AWeirdDev / flights

Fast, robust Google Flights scraper (API) for Python. (Probably)
https://pypi.org/project/fast-flights
35 stars 9 forks source link

Hitting the cookie wall #15

Open aolieman opened 1 month ago

aolieman commented 1 month ago

The cookies and consent mechanism may not be working for all regions. I'm in the EU and even the first request done by request_flights hits the Google cookie wall.

I've dumped the HTML to a file and it's the "Before you continue to Google" page. This also happens when I add the headers generated by the Cookies class, and also when I substitute the SOCS cookie for the value taken from my browser.

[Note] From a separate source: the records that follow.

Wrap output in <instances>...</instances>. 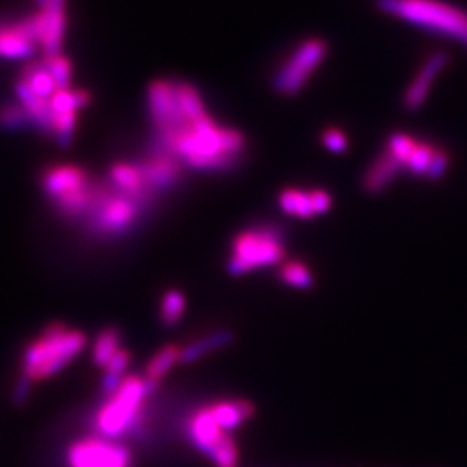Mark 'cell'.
Returning <instances> with one entry per match:
<instances>
[{
	"label": "cell",
	"mask_w": 467,
	"mask_h": 467,
	"mask_svg": "<svg viewBox=\"0 0 467 467\" xmlns=\"http://www.w3.org/2000/svg\"><path fill=\"white\" fill-rule=\"evenodd\" d=\"M148 102L158 148L175 156L185 167L198 171H229L243 160L244 135L210 117L194 85L156 80L150 85Z\"/></svg>",
	"instance_id": "obj_1"
},
{
	"label": "cell",
	"mask_w": 467,
	"mask_h": 467,
	"mask_svg": "<svg viewBox=\"0 0 467 467\" xmlns=\"http://www.w3.org/2000/svg\"><path fill=\"white\" fill-rule=\"evenodd\" d=\"M87 347V334L67 322H49L23 348L19 381L42 383L77 360Z\"/></svg>",
	"instance_id": "obj_2"
},
{
	"label": "cell",
	"mask_w": 467,
	"mask_h": 467,
	"mask_svg": "<svg viewBox=\"0 0 467 467\" xmlns=\"http://www.w3.org/2000/svg\"><path fill=\"white\" fill-rule=\"evenodd\" d=\"M152 388L144 376L129 374L117 389L104 395V401L94 410L92 428L98 436L119 440L121 436L140 433L148 420Z\"/></svg>",
	"instance_id": "obj_3"
},
{
	"label": "cell",
	"mask_w": 467,
	"mask_h": 467,
	"mask_svg": "<svg viewBox=\"0 0 467 467\" xmlns=\"http://www.w3.org/2000/svg\"><path fill=\"white\" fill-rule=\"evenodd\" d=\"M376 5L388 16L451 38L467 49V11L462 7L443 0H376Z\"/></svg>",
	"instance_id": "obj_4"
},
{
	"label": "cell",
	"mask_w": 467,
	"mask_h": 467,
	"mask_svg": "<svg viewBox=\"0 0 467 467\" xmlns=\"http://www.w3.org/2000/svg\"><path fill=\"white\" fill-rule=\"evenodd\" d=\"M40 184L56 212L67 220H85L99 196L100 184L94 182L78 165L47 168Z\"/></svg>",
	"instance_id": "obj_5"
},
{
	"label": "cell",
	"mask_w": 467,
	"mask_h": 467,
	"mask_svg": "<svg viewBox=\"0 0 467 467\" xmlns=\"http://www.w3.org/2000/svg\"><path fill=\"white\" fill-rule=\"evenodd\" d=\"M287 256L285 235L275 225H254L237 234L231 243L227 272L243 277L262 268L283 265Z\"/></svg>",
	"instance_id": "obj_6"
},
{
	"label": "cell",
	"mask_w": 467,
	"mask_h": 467,
	"mask_svg": "<svg viewBox=\"0 0 467 467\" xmlns=\"http://www.w3.org/2000/svg\"><path fill=\"white\" fill-rule=\"evenodd\" d=\"M146 202L117 191L113 185L100 184L99 196L85 218V229L98 239H115L130 233Z\"/></svg>",
	"instance_id": "obj_7"
},
{
	"label": "cell",
	"mask_w": 467,
	"mask_h": 467,
	"mask_svg": "<svg viewBox=\"0 0 467 467\" xmlns=\"http://www.w3.org/2000/svg\"><path fill=\"white\" fill-rule=\"evenodd\" d=\"M184 431L191 445L217 467H235L239 445L234 433L218 424L206 403L196 407L185 419Z\"/></svg>",
	"instance_id": "obj_8"
},
{
	"label": "cell",
	"mask_w": 467,
	"mask_h": 467,
	"mask_svg": "<svg viewBox=\"0 0 467 467\" xmlns=\"http://www.w3.org/2000/svg\"><path fill=\"white\" fill-rule=\"evenodd\" d=\"M327 54L329 44L324 38L312 36L303 40L275 71L272 78L274 90L285 98L298 96L308 80L316 75Z\"/></svg>",
	"instance_id": "obj_9"
},
{
	"label": "cell",
	"mask_w": 467,
	"mask_h": 467,
	"mask_svg": "<svg viewBox=\"0 0 467 467\" xmlns=\"http://www.w3.org/2000/svg\"><path fill=\"white\" fill-rule=\"evenodd\" d=\"M67 467H134V453L117 440L82 436L67 449Z\"/></svg>",
	"instance_id": "obj_10"
},
{
	"label": "cell",
	"mask_w": 467,
	"mask_h": 467,
	"mask_svg": "<svg viewBox=\"0 0 467 467\" xmlns=\"http://www.w3.org/2000/svg\"><path fill=\"white\" fill-rule=\"evenodd\" d=\"M35 32L38 49L44 57L63 54V42L67 32V0H49L44 9L34 15Z\"/></svg>",
	"instance_id": "obj_11"
},
{
	"label": "cell",
	"mask_w": 467,
	"mask_h": 467,
	"mask_svg": "<svg viewBox=\"0 0 467 467\" xmlns=\"http://www.w3.org/2000/svg\"><path fill=\"white\" fill-rule=\"evenodd\" d=\"M277 204L287 217L310 220L327 213L333 208V196L324 189L301 191L295 187H287L279 194Z\"/></svg>",
	"instance_id": "obj_12"
},
{
	"label": "cell",
	"mask_w": 467,
	"mask_h": 467,
	"mask_svg": "<svg viewBox=\"0 0 467 467\" xmlns=\"http://www.w3.org/2000/svg\"><path fill=\"white\" fill-rule=\"evenodd\" d=\"M38 49L34 16L0 23V57L32 61Z\"/></svg>",
	"instance_id": "obj_13"
},
{
	"label": "cell",
	"mask_w": 467,
	"mask_h": 467,
	"mask_svg": "<svg viewBox=\"0 0 467 467\" xmlns=\"http://www.w3.org/2000/svg\"><path fill=\"white\" fill-rule=\"evenodd\" d=\"M137 165L140 168L144 184L150 196L175 187L182 173V163L175 156L160 148H156L150 158L139 161Z\"/></svg>",
	"instance_id": "obj_14"
},
{
	"label": "cell",
	"mask_w": 467,
	"mask_h": 467,
	"mask_svg": "<svg viewBox=\"0 0 467 467\" xmlns=\"http://www.w3.org/2000/svg\"><path fill=\"white\" fill-rule=\"evenodd\" d=\"M451 54L447 50H436L426 57L422 67H419L416 78L407 87L403 94V108L407 111H418L430 96L431 85L440 77V73L449 67Z\"/></svg>",
	"instance_id": "obj_15"
},
{
	"label": "cell",
	"mask_w": 467,
	"mask_h": 467,
	"mask_svg": "<svg viewBox=\"0 0 467 467\" xmlns=\"http://www.w3.org/2000/svg\"><path fill=\"white\" fill-rule=\"evenodd\" d=\"M401 171H407L400 160L384 148L368 165V170L362 175L360 185L366 194H381L384 189L397 181Z\"/></svg>",
	"instance_id": "obj_16"
},
{
	"label": "cell",
	"mask_w": 467,
	"mask_h": 467,
	"mask_svg": "<svg viewBox=\"0 0 467 467\" xmlns=\"http://www.w3.org/2000/svg\"><path fill=\"white\" fill-rule=\"evenodd\" d=\"M206 407L218 424L231 433L243 428L248 420L256 416L254 403L241 397L208 401Z\"/></svg>",
	"instance_id": "obj_17"
},
{
	"label": "cell",
	"mask_w": 467,
	"mask_h": 467,
	"mask_svg": "<svg viewBox=\"0 0 467 467\" xmlns=\"http://www.w3.org/2000/svg\"><path fill=\"white\" fill-rule=\"evenodd\" d=\"M108 181H109V185H113L117 191H121L129 196H134L137 200L150 204L152 196L146 189L140 168L137 163H125V161L115 163L109 170V179Z\"/></svg>",
	"instance_id": "obj_18"
},
{
	"label": "cell",
	"mask_w": 467,
	"mask_h": 467,
	"mask_svg": "<svg viewBox=\"0 0 467 467\" xmlns=\"http://www.w3.org/2000/svg\"><path fill=\"white\" fill-rule=\"evenodd\" d=\"M233 333L229 329H215L210 333L201 334L192 341L182 345L181 364H194L201 358L208 357L213 351L222 350L233 343Z\"/></svg>",
	"instance_id": "obj_19"
},
{
	"label": "cell",
	"mask_w": 467,
	"mask_h": 467,
	"mask_svg": "<svg viewBox=\"0 0 467 467\" xmlns=\"http://www.w3.org/2000/svg\"><path fill=\"white\" fill-rule=\"evenodd\" d=\"M17 102L26 109V113L32 118L34 127L46 135H54V117L50 111L49 99H42L35 96L30 87L25 82L16 84Z\"/></svg>",
	"instance_id": "obj_20"
},
{
	"label": "cell",
	"mask_w": 467,
	"mask_h": 467,
	"mask_svg": "<svg viewBox=\"0 0 467 467\" xmlns=\"http://www.w3.org/2000/svg\"><path fill=\"white\" fill-rule=\"evenodd\" d=\"M181 357H182V345L167 343L150 357L142 376L148 379V383L152 388L158 389V386L168 374L181 364Z\"/></svg>",
	"instance_id": "obj_21"
},
{
	"label": "cell",
	"mask_w": 467,
	"mask_h": 467,
	"mask_svg": "<svg viewBox=\"0 0 467 467\" xmlns=\"http://www.w3.org/2000/svg\"><path fill=\"white\" fill-rule=\"evenodd\" d=\"M123 348V336L117 326H106L94 337L92 345V362L96 368L104 370L106 366L113 360L118 351Z\"/></svg>",
	"instance_id": "obj_22"
},
{
	"label": "cell",
	"mask_w": 467,
	"mask_h": 467,
	"mask_svg": "<svg viewBox=\"0 0 467 467\" xmlns=\"http://www.w3.org/2000/svg\"><path fill=\"white\" fill-rule=\"evenodd\" d=\"M19 80L28 85L35 96H38L42 99H50L57 90L56 82H54L49 69L46 67L44 59L28 61L23 67V75H21Z\"/></svg>",
	"instance_id": "obj_23"
},
{
	"label": "cell",
	"mask_w": 467,
	"mask_h": 467,
	"mask_svg": "<svg viewBox=\"0 0 467 467\" xmlns=\"http://www.w3.org/2000/svg\"><path fill=\"white\" fill-rule=\"evenodd\" d=\"M277 275H279V281L284 285L293 287V289H300V291L312 289L314 284H316L314 272L301 260H287V262H284L283 265L279 267V274Z\"/></svg>",
	"instance_id": "obj_24"
},
{
	"label": "cell",
	"mask_w": 467,
	"mask_h": 467,
	"mask_svg": "<svg viewBox=\"0 0 467 467\" xmlns=\"http://www.w3.org/2000/svg\"><path fill=\"white\" fill-rule=\"evenodd\" d=\"M185 308H187V298L184 293L177 287L167 289L161 295L158 314H160V322L167 327H173L184 317Z\"/></svg>",
	"instance_id": "obj_25"
},
{
	"label": "cell",
	"mask_w": 467,
	"mask_h": 467,
	"mask_svg": "<svg viewBox=\"0 0 467 467\" xmlns=\"http://www.w3.org/2000/svg\"><path fill=\"white\" fill-rule=\"evenodd\" d=\"M90 94L87 90H56V94L49 99L50 111L54 115H63V113H78L84 106L88 104Z\"/></svg>",
	"instance_id": "obj_26"
},
{
	"label": "cell",
	"mask_w": 467,
	"mask_h": 467,
	"mask_svg": "<svg viewBox=\"0 0 467 467\" xmlns=\"http://www.w3.org/2000/svg\"><path fill=\"white\" fill-rule=\"evenodd\" d=\"M34 121L26 109L19 102H9L0 106V129L4 130H21L32 127Z\"/></svg>",
	"instance_id": "obj_27"
},
{
	"label": "cell",
	"mask_w": 467,
	"mask_h": 467,
	"mask_svg": "<svg viewBox=\"0 0 467 467\" xmlns=\"http://www.w3.org/2000/svg\"><path fill=\"white\" fill-rule=\"evenodd\" d=\"M44 63H46V67L49 69L57 90L71 88V73H73V69H71V63H69L67 56H63V54L49 56V57H44Z\"/></svg>",
	"instance_id": "obj_28"
},
{
	"label": "cell",
	"mask_w": 467,
	"mask_h": 467,
	"mask_svg": "<svg viewBox=\"0 0 467 467\" xmlns=\"http://www.w3.org/2000/svg\"><path fill=\"white\" fill-rule=\"evenodd\" d=\"M436 146L426 142V140H419L418 148L412 152L409 163H407V171L416 175V177H426V171L431 165L434 152H436Z\"/></svg>",
	"instance_id": "obj_29"
},
{
	"label": "cell",
	"mask_w": 467,
	"mask_h": 467,
	"mask_svg": "<svg viewBox=\"0 0 467 467\" xmlns=\"http://www.w3.org/2000/svg\"><path fill=\"white\" fill-rule=\"evenodd\" d=\"M419 140L414 139L412 135L401 134V132H395V134L389 135L388 140H386V150L389 152H393L401 163L407 168V163L412 156L414 150L418 148Z\"/></svg>",
	"instance_id": "obj_30"
},
{
	"label": "cell",
	"mask_w": 467,
	"mask_h": 467,
	"mask_svg": "<svg viewBox=\"0 0 467 467\" xmlns=\"http://www.w3.org/2000/svg\"><path fill=\"white\" fill-rule=\"evenodd\" d=\"M77 113H63V115H54V137L57 139V142L67 148L71 142V137L75 134L77 129Z\"/></svg>",
	"instance_id": "obj_31"
},
{
	"label": "cell",
	"mask_w": 467,
	"mask_h": 467,
	"mask_svg": "<svg viewBox=\"0 0 467 467\" xmlns=\"http://www.w3.org/2000/svg\"><path fill=\"white\" fill-rule=\"evenodd\" d=\"M320 140L324 144V148L327 150H331L334 154H343L347 152L350 148V140L347 134L336 127H329L326 129L322 135H320Z\"/></svg>",
	"instance_id": "obj_32"
},
{
	"label": "cell",
	"mask_w": 467,
	"mask_h": 467,
	"mask_svg": "<svg viewBox=\"0 0 467 467\" xmlns=\"http://www.w3.org/2000/svg\"><path fill=\"white\" fill-rule=\"evenodd\" d=\"M449 167H451V152L443 148H438L431 160V165L426 171V179L431 182H438L440 179H443Z\"/></svg>",
	"instance_id": "obj_33"
},
{
	"label": "cell",
	"mask_w": 467,
	"mask_h": 467,
	"mask_svg": "<svg viewBox=\"0 0 467 467\" xmlns=\"http://www.w3.org/2000/svg\"><path fill=\"white\" fill-rule=\"evenodd\" d=\"M36 2V5L40 7V9H44L47 4H49V0H35Z\"/></svg>",
	"instance_id": "obj_34"
}]
</instances>
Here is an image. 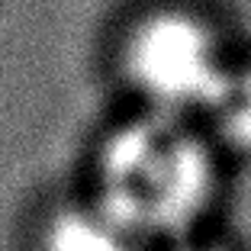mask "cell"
<instances>
[{
    "label": "cell",
    "mask_w": 251,
    "mask_h": 251,
    "mask_svg": "<svg viewBox=\"0 0 251 251\" xmlns=\"http://www.w3.org/2000/svg\"><path fill=\"white\" fill-rule=\"evenodd\" d=\"M226 180V155L197 119L135 110L100 139L94 203L145 248L203 235Z\"/></svg>",
    "instance_id": "1"
},
{
    "label": "cell",
    "mask_w": 251,
    "mask_h": 251,
    "mask_svg": "<svg viewBox=\"0 0 251 251\" xmlns=\"http://www.w3.org/2000/svg\"><path fill=\"white\" fill-rule=\"evenodd\" d=\"M238 52L206 7L168 0L123 29L116 65L139 110L197 119L206 113Z\"/></svg>",
    "instance_id": "2"
},
{
    "label": "cell",
    "mask_w": 251,
    "mask_h": 251,
    "mask_svg": "<svg viewBox=\"0 0 251 251\" xmlns=\"http://www.w3.org/2000/svg\"><path fill=\"white\" fill-rule=\"evenodd\" d=\"M42 251H151L106 216L94 200L55 213L45 226Z\"/></svg>",
    "instance_id": "3"
},
{
    "label": "cell",
    "mask_w": 251,
    "mask_h": 251,
    "mask_svg": "<svg viewBox=\"0 0 251 251\" xmlns=\"http://www.w3.org/2000/svg\"><path fill=\"white\" fill-rule=\"evenodd\" d=\"M200 126L222 155L251 158V58L238 55L219 94L200 116Z\"/></svg>",
    "instance_id": "4"
},
{
    "label": "cell",
    "mask_w": 251,
    "mask_h": 251,
    "mask_svg": "<svg viewBox=\"0 0 251 251\" xmlns=\"http://www.w3.org/2000/svg\"><path fill=\"white\" fill-rule=\"evenodd\" d=\"M155 251H229V248H222V245H216V242H206L203 235H197V238H187V242L164 245V248H155Z\"/></svg>",
    "instance_id": "5"
}]
</instances>
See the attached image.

Funnily enough, when I open the dumped HTML in my browser and click either "accept all" or "reject all", the desired search results are subsequently shown. I've been looking through other codebases that use the SOCS cookie to bypass the cookie wall, but haven't found any new approaches. Most still use the same mechanism that is used here, implying that it could still work from some IP address ranges.

I'm not the only one who can reproduce this. I've asked a team member in the same country and the results are exactly the same for him. Leaving this issue here in the hope that others from the EU can report whether the CONSENT and SOCS cookies still work for them.

AWeirdDev commented 1 month ago

Hi,

This has been a known issue for a while now, but since none of my servers are in the EU, I cannot directly test/fix the problem myself.

I guess that the SOCS cookie isn't the only one carrying the consent info here, and there may be session data or identifiers, like Cloudflare.

As you click on the "accept" button, it sends a POST request to consent.google.com/save, and some things are (sneakily) set. Under the hood, it uses an HTML <form>, meaning it technically can be easier for us to bypass the EU consent.

AWeirdDev